What is being asked:
Output the records, every one, exactly as given.

Records to use:
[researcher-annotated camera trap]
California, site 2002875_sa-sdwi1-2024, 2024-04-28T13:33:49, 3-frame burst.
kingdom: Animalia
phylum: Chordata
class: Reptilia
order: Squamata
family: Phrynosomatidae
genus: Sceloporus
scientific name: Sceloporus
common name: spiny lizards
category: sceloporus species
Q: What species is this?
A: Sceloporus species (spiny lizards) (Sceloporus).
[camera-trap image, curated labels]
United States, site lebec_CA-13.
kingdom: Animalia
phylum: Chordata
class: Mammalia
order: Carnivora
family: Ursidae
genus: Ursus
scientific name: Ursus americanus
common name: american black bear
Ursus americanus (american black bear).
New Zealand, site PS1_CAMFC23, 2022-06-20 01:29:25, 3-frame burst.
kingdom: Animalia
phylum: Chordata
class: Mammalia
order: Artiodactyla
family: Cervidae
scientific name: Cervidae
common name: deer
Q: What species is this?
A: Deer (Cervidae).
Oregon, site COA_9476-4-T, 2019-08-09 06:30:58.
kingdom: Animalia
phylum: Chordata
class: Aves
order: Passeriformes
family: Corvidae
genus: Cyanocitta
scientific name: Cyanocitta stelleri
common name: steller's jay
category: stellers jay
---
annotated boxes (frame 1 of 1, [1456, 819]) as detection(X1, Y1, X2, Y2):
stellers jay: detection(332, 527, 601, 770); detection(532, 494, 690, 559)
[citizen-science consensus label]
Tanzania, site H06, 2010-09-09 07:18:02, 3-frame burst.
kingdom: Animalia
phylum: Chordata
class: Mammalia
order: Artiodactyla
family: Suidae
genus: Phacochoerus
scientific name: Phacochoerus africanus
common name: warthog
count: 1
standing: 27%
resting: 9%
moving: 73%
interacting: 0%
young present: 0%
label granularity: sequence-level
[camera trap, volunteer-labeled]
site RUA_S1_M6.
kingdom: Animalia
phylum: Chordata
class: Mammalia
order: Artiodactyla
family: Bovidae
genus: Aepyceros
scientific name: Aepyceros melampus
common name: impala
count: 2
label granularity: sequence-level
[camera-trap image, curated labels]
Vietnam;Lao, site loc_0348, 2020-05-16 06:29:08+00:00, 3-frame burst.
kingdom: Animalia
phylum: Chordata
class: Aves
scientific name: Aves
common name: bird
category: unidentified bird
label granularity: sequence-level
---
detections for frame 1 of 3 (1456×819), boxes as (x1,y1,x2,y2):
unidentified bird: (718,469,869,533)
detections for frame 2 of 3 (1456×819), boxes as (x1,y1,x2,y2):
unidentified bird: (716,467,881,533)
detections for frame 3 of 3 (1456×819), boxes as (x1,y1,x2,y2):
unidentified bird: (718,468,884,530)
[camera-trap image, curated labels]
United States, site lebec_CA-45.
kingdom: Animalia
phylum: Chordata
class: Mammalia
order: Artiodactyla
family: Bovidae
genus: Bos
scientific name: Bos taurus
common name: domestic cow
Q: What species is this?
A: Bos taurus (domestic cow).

Response to this task:
[researcher-annotated camera trap]
California, site 2002875_sa-sdwi1-2024, 2024-04-28T13:33:49, 3-frame burst.
kingdom: Animalia
phylum: Chordata
class: Reptilia
order: Squamata
family: Phrynosomatidae
genus: Sceloporus
scientific name: Sceloporus
common name: spiny lizards
category: sceloporus species
Q: What species is this?
A: Sceloporus species (spiny lizards) (Sceloporus).
[camera-trap image, curated labels]
United States, site lebec_CA-13.
kingdom: Animalia
phylum: Chordata
class: Mammalia
order: Carnivora
family: Ursidae
genus: Ursus
scientific name: Ursus americanus
common name: american black bear
Ursus americanus (american black bear).
New Zealand, site PS1_CAMFC23, 2022-06-20 01:29:25, 3-frame burst.
kingdom: Animalia
phylum: Chordata
class: Mammalia
order: Artiodactyla
family: Cervidae
scientific name: Cervidae
common name: deer
Q: What species is this?
A: Deer (Cervidae).
Oregon, site COA_9476-4-T, 2019-08-09 06:30:58.
kingdom: Animalia
phylum: Chordata
class: Aves
order: Passeriformes
family: Corvidae
genus: Cyanocitta
scientific name: Cyanocitta stelleri
common name: steller's jay
category: stellers jay
---
annotated boxes (frame 1 of 1, [1456, 819]) as detection(X1, Y1, X2, Y2):
stellers jay: detection(332, 527, 601, 770); detection(532, 494, 690, 559)
[citizen-science consensus label]
Tanzania, site H06, 2010-09-09 07:18:02, 3-frame burst.
kingdom: Animalia
phylum: Chordata
class: Mammalia
order: Artiodactyla
family: Suidae
genus: Phacochoerus
scientific name: Phacochoerus africanus
common name: warthog
count: 1
standing: 27%
resting: 9%
moving: 73%
interacting: 0%
young present: 0%
label granularity: sequence-level
[camera trap, volunteer-labeled]
site RUA_S1_M6.
kingdom: Animalia
phylum: Chordata
class: Mammalia
order: Artiodactyla
family: Bovidae
genus: Aepyceros
scientific name: Aepyceros melampus
common name: impala
count: 2
label granularity: sequence-level
[camera-trap image, curated labels]
Vietnam;Lao, site loc_0348, 2020-05-16 06:29:08+00:00, 3-frame burst.
kingdom: Animalia
phylum: Chordata
class: Aves
scientific name: Aves
common name: bird
category: unidentified bird
label granularity: sequence-level
---
detections for frame 1 of 3 (1456×819), boxes as (x1,y1,x2,y2):
unidentified bird: (718,469,869,533)
detections for frame 2 of 3 (1456×819), boxes as (x1,y1,x2,y2):
unidentified bird: (716,467,881,533)
detections for frame 3 of 3 (1456×819), boxes as (x1,y1,x2,y2):
unidentified bird: (718,468,884,530)
[camera-trap image, curated labels]
United States, site lebec_CA-45.
kingdom: Animalia
phylum: Chordata
class: Mammalia
order: Artiodactyla
family: Bovidae
genus: Bos
scientific name: Bos taurus
common name: domestic cow
Q: What species is this?
A: Bos taurus (domestic cow).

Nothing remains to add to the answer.